O PCC seqüestrou o repórter Guilherme Portanova, da Rede Globo, em agosto de 2006, para obter a divulgação de um texto. A Globo cedeu, para defender a vida do repórter. Ontem (12/2), a TV Bandeirantes exibiu de graça um DVD encomendado a uma produtora por um dos chefes do PCC. São imagens de uma inusitada festa de fim de ano na favela do Morro do Samba, em Diadema, regada a cocaína e maconha, entre outros baratos. A emissora informou que a Polícia encontrou o DVD na casa de um dos traficantes da favela. Estratégia de marketing do homem, dito Biroska.
A Polícia, com o discernimento que lhe é peculiar, pensou na sua tarefa cívica e resolveu que se tratava de informação da mais alta relevância, uma denúncia espetacular (denúncia, em primeiro lugar, da incompetência da Polícia e de outras instâncias do poder público). A emissora, com o discernimento que é peculiar ao telejornalismo brasileiro, colocou no ar, antes das oito da noite, todas as cenas produzidas por encomenda do traficante. Homens e mulheres cheirando cocaína, um charutão de maconha, armas, cerveja na mão de meninas, uma farra.
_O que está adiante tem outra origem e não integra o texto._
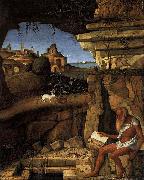 Giovanni Bellini St Jerome Reading in the Countryside oil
Depois as pessoas não entendem por que os problemas de criminalidade e violência só fazem se agravar no Brasil, embora muita gente peça mais repressão, mais cadeia, mais pancada, mais execuções sumárias, mais tortura. Entre outras razões, porque a Polícia e a mídia, sempre mancomunadas, se encarregam de promover bandidos. Há muitas décadas, mas com requintes crescentes de insensibilidade.
Cabral, Itagiba, Lins
O governador do Rio de Janeiro, Sérgio Cabral Filho, repete a cantilena da “guerra ao crime” entoada por todos os seus antecessores nos últimos vinte anos, com os resultados conhecidos. A mídia dá destaque a pronunciamentos e propostas de Cabral, entre elas a de alterar princípios federativos vigentes desde o início da República, em nome da diversidade de realidades e culturas do vasto território brasileiro.
O Planalto poderá até apoiar uma proposta assim, porque ela cai do céu para quem quer lavar as mãos em relação aos fenômenos da criminalidade e da violência. E o Brasil caminharia na direção oposta à que foi tomada pelos Estados Unidos quando o crime, lá, nos anos 20 do século passado, acendeu todas as luzes amarelas e vermelhas da sociedade.
O que a mídia nunca destacou, desde o primeiro dia de governo de Sérgio Cabral, é que ele pertence ao mesmo partido, o PMDB, que abriga em seus quadros o ex-secretário de Segurança Pública Marcelo Itagiba (2004-2006) e o ex-chefe da Polícia Civil Álvaro Lins (2000-2006). Itagiba hoje é deputado federal. Álvaro Lins, deputado estadual. Ambos tiveram votações consagradoras em áreas dominadas pelas milícias, como revelou o Globo de domingo (11/2).
Quem sabe Itagiba não assume, na Câmara dos Deputados, a iniciativa de propor a legislação cogitada por Cabral? A operação, nesse caso, ficaria completamente redonda.
Há apenas alguns inconvenientes desagradáveis. Em entrevista recente ao Observatório da Imprensa, o presidente do Fórum Brasileiro de Segurança Pública, coronel da reserva da PM de Minas Gerais Severo Augusto da Silva Neto, disse que as milícias já são usadas por grandes atacadistas de drogas para substituir traficantes desalojados. Leia aqui.
O mais relevante é que Itagiba e Lins foram responsáveis pela política de segurança (também se tratava de uma “guerra”, como declarou Itagiba em entrevista à IstoÉ, em meados de 2005) que conduziu o Rio de Janeiro ao atual estado de coisas.
Vítimas e vítimas
Em alguns casos, as vítimas têm nomes e podem ser pranteadas. Eu outros, não. Nem é preciso dizer por quê. Em reportagem do O Dia de hoje (13/2) sobre a ameaça de invasão da Cidade de Deus há a seguinte passagem: “Foi nas proximidades da Vila Sapê que, em outubro, três jovens [sic] com idades entre 10 e 14 anos foram torturados, estrangulados e jogados dentro de sacos plásticos à beira de um rio”. Você, leitor, se lembrava desse episódio? Eu também não.